What I haven’t got my head around is how to power your geyser with the inverter with solar power only. The geyser is a non essential load so it can wait.
If the geyser element switches on it will draw power from the grid if the load is greater than what the solar panels can provide…
A sonoff and some node red/ha automations… Very easy.
As per Mark above.
What I did:
From 11am to 6pm (can be anything, setting still as per summer - bleh)
If Eskom draw is < 500w
AND Solar Production is more than 3500w
Then switch on geyser.
Check every 5 minutes if the above conditions are true.
Doing it with a Shelly relay controlled by NodeRED.
Notes:
- From 11ish the batts are being recharged so the panels are at max. Batteries can wait.

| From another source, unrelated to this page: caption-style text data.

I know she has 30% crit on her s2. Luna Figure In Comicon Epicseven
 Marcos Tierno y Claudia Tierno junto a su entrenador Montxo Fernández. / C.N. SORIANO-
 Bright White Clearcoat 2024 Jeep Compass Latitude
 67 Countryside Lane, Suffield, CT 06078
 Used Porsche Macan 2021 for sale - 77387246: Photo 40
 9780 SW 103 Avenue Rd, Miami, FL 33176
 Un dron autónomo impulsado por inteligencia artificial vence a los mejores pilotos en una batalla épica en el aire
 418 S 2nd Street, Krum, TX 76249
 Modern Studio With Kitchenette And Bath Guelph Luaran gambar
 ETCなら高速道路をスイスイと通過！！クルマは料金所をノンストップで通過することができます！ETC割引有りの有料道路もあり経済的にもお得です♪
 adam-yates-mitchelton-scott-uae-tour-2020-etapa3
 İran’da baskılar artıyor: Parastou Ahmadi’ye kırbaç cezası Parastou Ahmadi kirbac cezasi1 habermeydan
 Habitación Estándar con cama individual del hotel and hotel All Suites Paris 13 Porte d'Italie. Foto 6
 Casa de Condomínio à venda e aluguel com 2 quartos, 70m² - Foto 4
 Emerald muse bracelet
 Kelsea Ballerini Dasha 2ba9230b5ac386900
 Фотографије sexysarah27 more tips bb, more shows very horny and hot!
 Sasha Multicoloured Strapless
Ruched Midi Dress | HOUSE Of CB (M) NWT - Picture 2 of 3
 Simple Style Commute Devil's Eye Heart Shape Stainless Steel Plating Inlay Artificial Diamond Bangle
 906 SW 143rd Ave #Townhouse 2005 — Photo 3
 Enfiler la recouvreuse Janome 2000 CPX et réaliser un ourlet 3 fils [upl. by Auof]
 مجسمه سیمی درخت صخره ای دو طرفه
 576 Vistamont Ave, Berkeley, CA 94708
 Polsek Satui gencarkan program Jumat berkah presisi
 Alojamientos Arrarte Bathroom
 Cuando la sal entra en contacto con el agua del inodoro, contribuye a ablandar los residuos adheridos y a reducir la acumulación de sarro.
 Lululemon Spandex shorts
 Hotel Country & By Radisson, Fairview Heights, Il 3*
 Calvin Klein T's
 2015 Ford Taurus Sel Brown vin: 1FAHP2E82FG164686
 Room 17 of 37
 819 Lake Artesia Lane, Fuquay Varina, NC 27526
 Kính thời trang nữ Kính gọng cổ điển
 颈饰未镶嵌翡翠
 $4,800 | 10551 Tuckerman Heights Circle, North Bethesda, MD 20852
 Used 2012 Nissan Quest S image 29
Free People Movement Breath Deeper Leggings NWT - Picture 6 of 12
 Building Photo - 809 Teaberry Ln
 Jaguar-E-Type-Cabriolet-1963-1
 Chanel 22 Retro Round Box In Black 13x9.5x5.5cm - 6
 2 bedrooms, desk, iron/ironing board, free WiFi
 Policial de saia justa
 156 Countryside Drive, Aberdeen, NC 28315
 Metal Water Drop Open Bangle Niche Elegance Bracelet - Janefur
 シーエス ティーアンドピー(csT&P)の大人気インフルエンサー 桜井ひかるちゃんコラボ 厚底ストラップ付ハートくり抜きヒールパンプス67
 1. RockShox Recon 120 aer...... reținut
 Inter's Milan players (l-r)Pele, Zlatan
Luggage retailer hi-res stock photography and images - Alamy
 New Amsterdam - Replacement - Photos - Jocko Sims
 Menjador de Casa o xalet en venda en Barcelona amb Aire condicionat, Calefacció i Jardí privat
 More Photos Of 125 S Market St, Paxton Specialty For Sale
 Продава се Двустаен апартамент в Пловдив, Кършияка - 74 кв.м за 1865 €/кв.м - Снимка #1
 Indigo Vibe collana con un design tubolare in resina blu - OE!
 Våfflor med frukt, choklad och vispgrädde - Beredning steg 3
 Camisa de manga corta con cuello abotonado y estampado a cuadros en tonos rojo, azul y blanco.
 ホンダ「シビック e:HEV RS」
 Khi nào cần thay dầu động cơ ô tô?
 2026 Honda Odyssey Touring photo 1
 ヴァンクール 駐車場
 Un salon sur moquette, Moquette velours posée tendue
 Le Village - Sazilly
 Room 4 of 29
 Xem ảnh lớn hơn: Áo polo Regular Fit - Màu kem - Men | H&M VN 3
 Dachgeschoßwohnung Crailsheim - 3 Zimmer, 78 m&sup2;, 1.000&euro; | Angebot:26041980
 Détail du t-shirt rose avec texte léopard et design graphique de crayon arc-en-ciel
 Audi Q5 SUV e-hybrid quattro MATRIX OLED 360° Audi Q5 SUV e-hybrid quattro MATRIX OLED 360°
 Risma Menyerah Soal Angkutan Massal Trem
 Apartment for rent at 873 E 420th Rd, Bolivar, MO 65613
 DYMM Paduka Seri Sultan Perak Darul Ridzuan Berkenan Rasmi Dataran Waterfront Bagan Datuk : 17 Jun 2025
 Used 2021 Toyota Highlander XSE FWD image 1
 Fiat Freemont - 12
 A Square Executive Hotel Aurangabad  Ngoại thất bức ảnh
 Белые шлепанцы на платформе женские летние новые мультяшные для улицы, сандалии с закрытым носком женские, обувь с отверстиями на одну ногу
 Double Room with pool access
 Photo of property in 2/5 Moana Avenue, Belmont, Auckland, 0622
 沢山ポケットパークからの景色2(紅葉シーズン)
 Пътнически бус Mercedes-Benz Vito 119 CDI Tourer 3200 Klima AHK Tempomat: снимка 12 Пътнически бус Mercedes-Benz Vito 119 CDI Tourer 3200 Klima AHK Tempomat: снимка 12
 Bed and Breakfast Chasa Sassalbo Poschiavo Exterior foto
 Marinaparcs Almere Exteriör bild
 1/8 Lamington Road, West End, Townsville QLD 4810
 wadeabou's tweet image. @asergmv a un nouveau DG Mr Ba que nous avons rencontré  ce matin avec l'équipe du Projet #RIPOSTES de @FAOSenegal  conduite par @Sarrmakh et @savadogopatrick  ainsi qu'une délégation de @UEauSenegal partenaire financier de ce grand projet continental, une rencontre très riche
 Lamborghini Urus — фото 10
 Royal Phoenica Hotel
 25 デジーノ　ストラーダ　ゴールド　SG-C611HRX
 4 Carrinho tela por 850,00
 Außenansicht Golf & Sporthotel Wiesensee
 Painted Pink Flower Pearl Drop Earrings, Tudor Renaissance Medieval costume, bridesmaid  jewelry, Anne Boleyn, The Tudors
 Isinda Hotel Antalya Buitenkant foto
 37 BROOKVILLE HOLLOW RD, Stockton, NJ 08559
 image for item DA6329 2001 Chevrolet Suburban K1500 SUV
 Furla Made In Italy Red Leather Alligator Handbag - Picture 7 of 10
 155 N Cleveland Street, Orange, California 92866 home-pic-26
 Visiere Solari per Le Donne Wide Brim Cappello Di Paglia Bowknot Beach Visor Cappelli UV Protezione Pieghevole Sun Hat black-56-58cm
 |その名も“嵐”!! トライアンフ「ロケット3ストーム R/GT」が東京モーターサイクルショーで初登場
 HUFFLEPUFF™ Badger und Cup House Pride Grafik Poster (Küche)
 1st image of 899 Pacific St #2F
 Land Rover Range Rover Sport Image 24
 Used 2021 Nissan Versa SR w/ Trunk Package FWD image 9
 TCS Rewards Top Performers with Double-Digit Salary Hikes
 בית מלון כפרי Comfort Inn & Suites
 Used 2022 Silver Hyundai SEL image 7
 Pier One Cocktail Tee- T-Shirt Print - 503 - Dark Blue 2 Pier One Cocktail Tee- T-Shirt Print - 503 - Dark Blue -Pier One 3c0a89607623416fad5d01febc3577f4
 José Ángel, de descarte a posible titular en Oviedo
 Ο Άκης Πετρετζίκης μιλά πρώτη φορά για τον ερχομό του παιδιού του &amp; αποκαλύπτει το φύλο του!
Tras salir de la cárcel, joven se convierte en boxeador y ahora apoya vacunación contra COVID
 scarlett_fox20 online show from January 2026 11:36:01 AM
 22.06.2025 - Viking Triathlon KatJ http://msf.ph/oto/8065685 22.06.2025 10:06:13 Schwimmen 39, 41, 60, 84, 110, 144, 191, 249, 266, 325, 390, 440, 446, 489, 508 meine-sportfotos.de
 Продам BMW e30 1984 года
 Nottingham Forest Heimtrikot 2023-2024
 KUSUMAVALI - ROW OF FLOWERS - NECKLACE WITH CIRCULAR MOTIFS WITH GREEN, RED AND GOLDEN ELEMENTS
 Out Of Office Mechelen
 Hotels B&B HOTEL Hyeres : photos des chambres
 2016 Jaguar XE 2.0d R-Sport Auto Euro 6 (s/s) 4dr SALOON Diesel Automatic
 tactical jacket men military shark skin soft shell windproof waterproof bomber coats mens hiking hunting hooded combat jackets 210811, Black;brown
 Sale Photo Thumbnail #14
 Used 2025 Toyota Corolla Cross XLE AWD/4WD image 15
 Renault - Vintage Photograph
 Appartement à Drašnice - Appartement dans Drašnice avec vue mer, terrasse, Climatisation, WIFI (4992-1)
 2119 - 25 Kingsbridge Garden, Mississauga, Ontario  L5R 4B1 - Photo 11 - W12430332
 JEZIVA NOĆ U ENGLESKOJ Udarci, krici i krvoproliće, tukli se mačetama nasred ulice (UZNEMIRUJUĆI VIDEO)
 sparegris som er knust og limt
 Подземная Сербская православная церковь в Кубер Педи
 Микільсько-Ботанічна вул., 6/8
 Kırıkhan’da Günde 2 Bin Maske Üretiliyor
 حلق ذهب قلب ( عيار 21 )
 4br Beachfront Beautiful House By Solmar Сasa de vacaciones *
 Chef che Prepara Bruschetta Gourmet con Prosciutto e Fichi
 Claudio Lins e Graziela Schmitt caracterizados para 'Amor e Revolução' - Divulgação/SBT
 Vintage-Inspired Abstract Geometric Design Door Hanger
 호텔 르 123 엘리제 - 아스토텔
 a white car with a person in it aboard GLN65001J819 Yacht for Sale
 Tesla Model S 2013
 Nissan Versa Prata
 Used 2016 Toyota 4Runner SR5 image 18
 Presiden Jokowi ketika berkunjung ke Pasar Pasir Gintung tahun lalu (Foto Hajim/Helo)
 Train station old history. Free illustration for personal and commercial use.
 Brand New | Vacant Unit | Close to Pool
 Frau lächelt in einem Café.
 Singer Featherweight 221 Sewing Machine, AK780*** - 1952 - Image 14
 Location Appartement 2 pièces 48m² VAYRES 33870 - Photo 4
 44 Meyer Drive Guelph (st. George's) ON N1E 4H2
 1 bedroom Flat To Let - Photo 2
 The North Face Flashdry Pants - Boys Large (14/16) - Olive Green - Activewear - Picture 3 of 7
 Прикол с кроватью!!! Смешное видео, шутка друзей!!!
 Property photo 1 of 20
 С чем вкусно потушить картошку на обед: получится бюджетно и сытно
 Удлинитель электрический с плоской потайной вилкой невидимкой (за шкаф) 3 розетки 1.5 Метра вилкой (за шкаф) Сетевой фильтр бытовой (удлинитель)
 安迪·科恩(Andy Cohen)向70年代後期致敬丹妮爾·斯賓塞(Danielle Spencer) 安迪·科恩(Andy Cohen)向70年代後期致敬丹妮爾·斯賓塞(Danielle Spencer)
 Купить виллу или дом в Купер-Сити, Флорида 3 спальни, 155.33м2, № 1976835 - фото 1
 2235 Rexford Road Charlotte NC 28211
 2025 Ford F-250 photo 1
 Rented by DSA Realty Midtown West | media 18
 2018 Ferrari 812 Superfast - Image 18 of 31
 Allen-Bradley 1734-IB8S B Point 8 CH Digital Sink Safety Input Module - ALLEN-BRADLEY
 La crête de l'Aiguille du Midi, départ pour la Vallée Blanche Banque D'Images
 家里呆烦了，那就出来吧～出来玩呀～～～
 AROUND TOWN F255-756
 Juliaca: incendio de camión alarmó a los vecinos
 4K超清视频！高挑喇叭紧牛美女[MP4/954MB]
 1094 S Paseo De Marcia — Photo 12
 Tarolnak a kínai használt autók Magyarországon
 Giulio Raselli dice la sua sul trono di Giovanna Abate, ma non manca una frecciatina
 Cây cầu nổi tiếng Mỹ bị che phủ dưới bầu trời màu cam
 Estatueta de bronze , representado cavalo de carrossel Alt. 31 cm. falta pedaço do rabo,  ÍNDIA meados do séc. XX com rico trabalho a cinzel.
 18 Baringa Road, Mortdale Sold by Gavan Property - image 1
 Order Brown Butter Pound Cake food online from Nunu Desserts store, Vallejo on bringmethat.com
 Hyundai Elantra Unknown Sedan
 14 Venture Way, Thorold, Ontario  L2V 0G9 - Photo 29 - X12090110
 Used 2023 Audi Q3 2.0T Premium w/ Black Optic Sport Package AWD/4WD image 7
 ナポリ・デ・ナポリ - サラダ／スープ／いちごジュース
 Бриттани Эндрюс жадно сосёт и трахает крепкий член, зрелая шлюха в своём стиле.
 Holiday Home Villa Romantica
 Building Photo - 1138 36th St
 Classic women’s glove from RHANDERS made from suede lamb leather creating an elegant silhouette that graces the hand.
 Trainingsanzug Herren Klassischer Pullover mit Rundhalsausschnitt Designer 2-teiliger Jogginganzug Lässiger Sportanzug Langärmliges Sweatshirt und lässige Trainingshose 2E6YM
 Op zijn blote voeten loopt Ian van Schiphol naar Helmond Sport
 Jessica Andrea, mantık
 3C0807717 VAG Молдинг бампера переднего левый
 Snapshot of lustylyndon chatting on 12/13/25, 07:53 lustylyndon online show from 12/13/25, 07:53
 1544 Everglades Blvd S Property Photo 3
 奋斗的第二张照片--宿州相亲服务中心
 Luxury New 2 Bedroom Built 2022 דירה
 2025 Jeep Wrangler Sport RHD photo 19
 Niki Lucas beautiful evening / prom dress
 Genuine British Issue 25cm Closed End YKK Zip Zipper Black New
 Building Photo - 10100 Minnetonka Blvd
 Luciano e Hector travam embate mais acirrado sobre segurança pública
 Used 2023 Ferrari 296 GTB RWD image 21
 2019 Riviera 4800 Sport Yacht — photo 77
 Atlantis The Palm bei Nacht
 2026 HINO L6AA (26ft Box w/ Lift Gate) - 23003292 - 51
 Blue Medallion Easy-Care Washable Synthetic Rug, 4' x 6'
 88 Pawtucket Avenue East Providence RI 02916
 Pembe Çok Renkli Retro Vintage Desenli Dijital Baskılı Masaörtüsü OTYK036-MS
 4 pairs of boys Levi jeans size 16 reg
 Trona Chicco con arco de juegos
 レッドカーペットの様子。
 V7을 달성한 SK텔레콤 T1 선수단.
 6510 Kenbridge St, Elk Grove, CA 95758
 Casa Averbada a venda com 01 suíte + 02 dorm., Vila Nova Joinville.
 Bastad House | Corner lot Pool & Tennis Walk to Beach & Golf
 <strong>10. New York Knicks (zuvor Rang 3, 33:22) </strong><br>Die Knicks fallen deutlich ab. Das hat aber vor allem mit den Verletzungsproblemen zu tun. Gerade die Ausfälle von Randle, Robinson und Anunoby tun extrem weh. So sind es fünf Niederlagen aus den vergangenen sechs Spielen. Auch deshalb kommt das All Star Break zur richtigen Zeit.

- IF another load comes on, more Eskom is drawn, what if it is kettle/MW which tends to be over before 5 min, hence the 5 minute delay. Or quick clouds.
- If it is lunchtime cooking, geyser goes off, checked every 5 minutes.
- And IF it is a bad solar day, the geyser temp drops below a set value, switch on and heat the water by whatever means necessary. “Safety net”.
KISS
The bottom line - inevitable fact:
Eskom will be used when conditions are not perfect.
Because woman + cold shower = not worth saving a couple of rands annually.
I lose in winter … win in summer.
I seldom have to do anything, because of the “Safety net”.
Are you using a Carlo Gavazzi to monitor the grid current etc?
Ja. I use the Single Phase ET112.
Yes, ET112.